# Jehovah's Witnesses



## CliffyP (Dec 19, 2008)

I had two Jehovah's Witnesses at the door this morning :roll: , An older woman with a very attractive younger blonde lady. I invited them inside and took them into the lounge. I offered them Tea or Coffee, I asked them if they want a cake or biscuit, I then asked them what they wanted. They looked at one another, and the older one said ' I dont know she said, wev'e never got his far before' :wink:


----------



## Jented (Jan 12, 2010)

Hi.
Took a container into one of their depots near Hendon,there were huge 6x6 dump trucks,JCB',etc,the place was spotless and i was offered a meal,what was nice,they called each other brother and sister.
The earth moving equipment (new),was being checked over then on its way to Africa,while a couple of older machines and a low loader were on call to build meeting houses?, in the south.
While working in one area,i used the same weighbridge regularly and had "banter" with the man,one day there was a sparrow in his cabin and he was feeding it i said words to the effect of magic and we are all gods children,lol. He then asked did i mean it,i said i suppose so,and at this point he said he was a JW. He answered all my questions as to why it was not for me,one being no birthday or christmas presents,by saying we buy presents often,not just twice a year.
He did not persuade me,as i have posted on here,i know i am a bad christian and its a bit late in the day to change sides.Last but not least,mid week we had a JW call.........We are in Portugal,hows that for determination and i thought all roads led to Rome...LOL.
Ted aka Sinner


----------



## Jented (Jan 12, 2010)

Hi.
Should have gone to Spec-savers,i was sure this post was in,,"Off Topic?"
Apologise all around........LOL.
Ted aka Mr Magoo!


----------



## Groper (May 17, 2007)

I posted this joke in a very similar way (without the attractive young woman) about a month ago and was told it was offensive.


----------



## 747 (Oct 2, 2009)

Groper said:


> I posted this joke in a very similar way (without the attractive young woman) about a month ago and was told it was offensive.

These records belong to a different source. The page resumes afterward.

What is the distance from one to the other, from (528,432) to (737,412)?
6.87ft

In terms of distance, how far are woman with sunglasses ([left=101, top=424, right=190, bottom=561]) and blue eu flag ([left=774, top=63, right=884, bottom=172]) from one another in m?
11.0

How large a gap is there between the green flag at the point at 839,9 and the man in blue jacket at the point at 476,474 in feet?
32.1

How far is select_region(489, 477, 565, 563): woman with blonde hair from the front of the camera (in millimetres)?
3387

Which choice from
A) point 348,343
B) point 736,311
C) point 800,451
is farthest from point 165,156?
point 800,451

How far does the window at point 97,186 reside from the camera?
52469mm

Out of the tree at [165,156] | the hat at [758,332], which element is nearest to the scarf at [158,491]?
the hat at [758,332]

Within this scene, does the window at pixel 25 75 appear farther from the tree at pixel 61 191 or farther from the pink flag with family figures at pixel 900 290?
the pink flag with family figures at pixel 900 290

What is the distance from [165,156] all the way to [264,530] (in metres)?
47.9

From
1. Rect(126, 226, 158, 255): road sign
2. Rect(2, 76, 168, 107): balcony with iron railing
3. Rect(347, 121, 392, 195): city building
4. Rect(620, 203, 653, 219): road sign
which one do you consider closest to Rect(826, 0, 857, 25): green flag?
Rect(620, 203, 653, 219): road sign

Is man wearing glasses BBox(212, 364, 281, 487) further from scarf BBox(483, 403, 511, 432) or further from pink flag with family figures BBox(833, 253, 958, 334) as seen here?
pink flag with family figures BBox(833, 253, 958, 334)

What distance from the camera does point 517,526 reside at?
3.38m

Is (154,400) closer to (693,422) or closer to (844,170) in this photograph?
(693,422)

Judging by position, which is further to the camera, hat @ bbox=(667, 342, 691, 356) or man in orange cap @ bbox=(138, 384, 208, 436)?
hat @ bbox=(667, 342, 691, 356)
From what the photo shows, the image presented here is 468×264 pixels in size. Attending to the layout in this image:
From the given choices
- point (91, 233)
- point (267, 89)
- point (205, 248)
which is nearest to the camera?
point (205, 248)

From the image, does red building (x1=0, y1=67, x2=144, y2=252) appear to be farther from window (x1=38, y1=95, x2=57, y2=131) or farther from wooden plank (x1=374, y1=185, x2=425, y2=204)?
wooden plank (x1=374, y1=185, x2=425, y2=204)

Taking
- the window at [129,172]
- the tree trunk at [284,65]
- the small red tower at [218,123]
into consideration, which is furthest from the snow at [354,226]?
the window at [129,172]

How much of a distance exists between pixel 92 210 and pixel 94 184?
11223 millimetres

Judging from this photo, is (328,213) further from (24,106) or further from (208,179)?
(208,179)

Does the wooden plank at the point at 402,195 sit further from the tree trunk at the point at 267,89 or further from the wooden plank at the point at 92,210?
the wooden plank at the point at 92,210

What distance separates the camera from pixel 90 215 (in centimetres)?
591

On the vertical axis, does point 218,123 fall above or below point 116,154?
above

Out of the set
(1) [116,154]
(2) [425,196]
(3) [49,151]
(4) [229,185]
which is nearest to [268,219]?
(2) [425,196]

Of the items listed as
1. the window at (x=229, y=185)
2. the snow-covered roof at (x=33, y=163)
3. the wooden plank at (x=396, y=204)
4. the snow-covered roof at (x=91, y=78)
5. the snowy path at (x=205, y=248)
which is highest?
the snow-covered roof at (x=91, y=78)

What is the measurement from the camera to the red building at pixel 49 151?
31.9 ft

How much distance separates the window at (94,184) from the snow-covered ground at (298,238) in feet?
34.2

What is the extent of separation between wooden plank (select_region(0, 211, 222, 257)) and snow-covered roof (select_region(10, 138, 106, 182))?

It was probably someone who did'nt like the Welsh. :lol:


----------



## CliffyP (Dec 19, 2008)

747 said:


> Groper said:
> 
> 
> > I posted this joke in a very similar way (without the attractive young woman) about a month ago and was told it was offensive.
> ...


Cant blame anyone for not liking the Welsh :wink: .

And if anyone found it offensive, tough bloody luck


----------



## KeithChesterfield (Mar 12, 2010)

Anywhere - Anytime


----------



## 747 (Oct 2, 2009)

Careful Cliffy, my Grannie was from Port Talbot. :evil: 


My Mother never had a good word for her Mother-in-Law. :lol: :lol:


----------



## Jented (Jan 12, 2010)

Hi.
Perhaps,just perhaps,i may not have been wrong in thinking this was? in "Off Topic" and not in jokes and trivia when i first replied,as a CliffyP posts has been moved from Off Topic to jokes and trivia....ooooeeeer . Not to worry,another day another way and the sun is beating down ....again....lol.
Gearjammer Portugal LOL!


----------



## CliffyP (Dec 19, 2008)

747 said:


> Careful Cliffy, my Grannie was from Port Talbot. :evil:
> 
> My Mother never had a good word for her Mother-in-Law. :lol: :lol:


Both my Grandparents (Dads) came from Wales 8O , but I still turned out ok :wink:


----------



## Jented (Jan 12, 2010)

Note. Cancel trip to Spec-savers. 
Ted.


----------



## Groper (May 17, 2007)

You cannot choose where you are born (not Wales) but you can choose where you live and very happily as well.


----------